Set exercise A: According to the passage on British tactics in North Africa, where was British shipping relocated when Rommel's tanks were sixty miles from Alexandria?

Selected text:
────────────────
British military tactics literally dated from the Crimean War. “Let’s make this a Balaclava, boys,” the commander of the Royal Tank Regiment exhorted his men before one disastrous attack, alluding to the suicidal cavalry action in 1854 that is the subject of Tennyson’s famous poem “The Charge of the Light Brigade.” “With an ignorant and impatient Churchill constantly asking why they could not be thrown into battle as soon as they arrived, fresh units were indeed committed practically straight off the ships,” the historian Jon Latimer writes.[19] Britain’s prime minister was a Churchill and not a Marlborough, Correlli Barnett observes; luckily for the Allies, Germany’s Führer, who was even more given to micromanaging the war and had much more power to do so, was likewise a Hitler and not a Bismarck. The British gunner captain and military historian Ronald Lewin, who fought through the whole campaign in North Africa, notes “how often the British would squander a complete armored brigade in some useless assault on a fixed position.” After the decimation of the South African 5th Infantry Brigade at Side Rezegh, Pienaar was very careful to avoid unnecessarily risking the lives of his men, and he endured criticism for this from gung-ho British military poo-bahs. Members of Pienaar’s family, including his cousin Filip, had, like Smuts, fought the British in the Boer War,[20] when Boer guerillas had run rings around hundreds of thousands of British troops. Pienaar regarded the up-guards-and-at-’em mentality as moronic and resented attempts to impose it on him. “You know the three things I hate in this world—British lords, British generals and these bloody Guards,” he told Scrubbie. “The general opinion among the Australians was that anyone in the British Army with rank treated lower ranks like dirt. Their type if discipline did not appeal to us, and we did not think highly of their senior officers,” an Australian soldier said.[21]

Some had thought of Pienaar as a potential successor to Prime Minister Jan Smuts—a victorious Afrikaner general who could have held back the reactionary forces of Afrikaner nationalism, as Smuts had done for almost half a century. Pienaar's death (in a plane crash in 1942 on his way back to South Africa) was thus a very significant loss. Had he lived, the country might perhaps have been spared the long agony of the apartheid years.[22]

Early in July, Scrubbie reports, Pienaar had a run-in with British General Willoughby Norrie, concluding by saying: “Look, Norrie, let me get this straight. Am I fighting you or Rommel? If it’s you, say so and I will guarantee to take Alexandria in the next 24 hours and—what’s more—I’ll bring Rommel with me.”[23]

One might deduce from all this that the British thought at that point that they might very well lose the war. “The nerve of those behind the British lines was certainly unsteady,” Lewin writes. With Rommel’s tanks only sixty miles away, the Royal Navy’s Mediterranean Fleet withdrew from its longtime base at Alexandria. Sappers were standing by to blow up its installations, and British shipping was relocated to Haifa in Palestine.[24]

Nevertheless, it is nothing short of astounding that an Afrikaner commander could apparently get away with threatening a senior British general, in what seem like no uncertain terms, to do an about-face and go over to the Axis. Pienaar, who was clearly in a rage, could not really have carried out his threat, of course, because most of his own men would have mutinied. Conversely, however, over half of the South African electorate might have backed him, as the British government very well knew. There was a delicate balancing act in progress. It is significant that Norrie and Auchinleck were both replaced soon after this, probably on Smuts’s recommendation to Churchill.
────────────────
Information given:
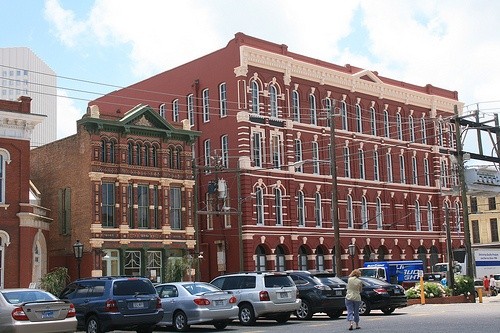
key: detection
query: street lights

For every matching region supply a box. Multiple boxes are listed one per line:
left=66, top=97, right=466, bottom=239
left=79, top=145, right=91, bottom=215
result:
left=72, top=239, right=84, bottom=281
────────────────
Set exercise B: Update the records above by replacing "street lights" with "lamp posts" and keeping everything else the same. Omit the pictures from your answer.

Final result A: Haifa in Palestine.

Final result B:
key: detection
query: lamp posts

For every matching region supply a box. Multiple boxes are listed one per line:
left=66, top=97, right=466, bottom=239
left=79, top=145, right=91, bottom=215
result:
left=72, top=239, right=84, bottom=281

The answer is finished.